Every fifteen minutes or so for at least a week (maybe more; it seemed like forever) I relived the moment of her death, as if the nightmare were happening again and again. I finally could relate to Mel Gibson's character in "Lethal Weapon"... every single day...
https://www.youtube.com/watch?v=SVl8tJrS...
My point being to establish just how dearly I loved that little dog; she was the first creature I ever knew with certainty needed me simply for my own existence in her world. I think normal people call that "love" or some such.

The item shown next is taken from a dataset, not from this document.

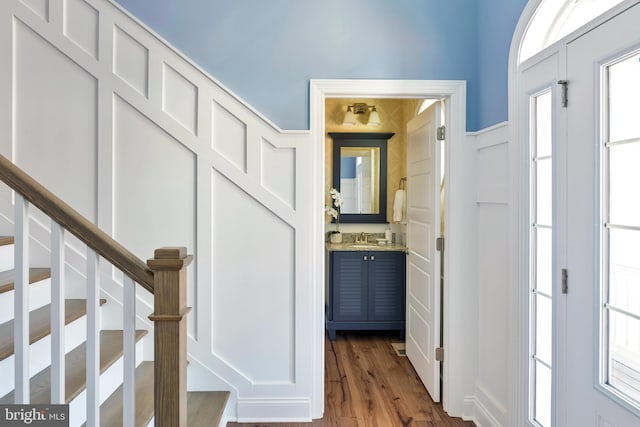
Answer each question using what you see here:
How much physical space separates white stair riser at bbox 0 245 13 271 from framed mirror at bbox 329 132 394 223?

So when people who want to normalize the desire to simulate mating with members of the same sex sneer at the idea of marrying animals... you bet your ass I'd marry that little dog before pretty much any human I know, male or female. Because the thing the perverts (progressives) are trying to establish is the idea that love is inextricably linked to lust.
I think that's part of the problem we have in modern society, thanks to the perverts (progressives). Back in, say, Shakespeare's day, "brotherly love" was just that; love for another man that didn't involve sex or romance, but the kind of love that AR alleged; loving a person for his virtues and values.
Somehow, in recent years, in spite of our embracing of "different" relationships, we've somehow forgotten that love is an emotion with its own legs, its own worth and requires neither a penis nor a vagina to be fulfilled. Nor does it require a marriage contract. The purpose of a marriage contract is something else, something as useless to me and my dog as it should be to homosexuals.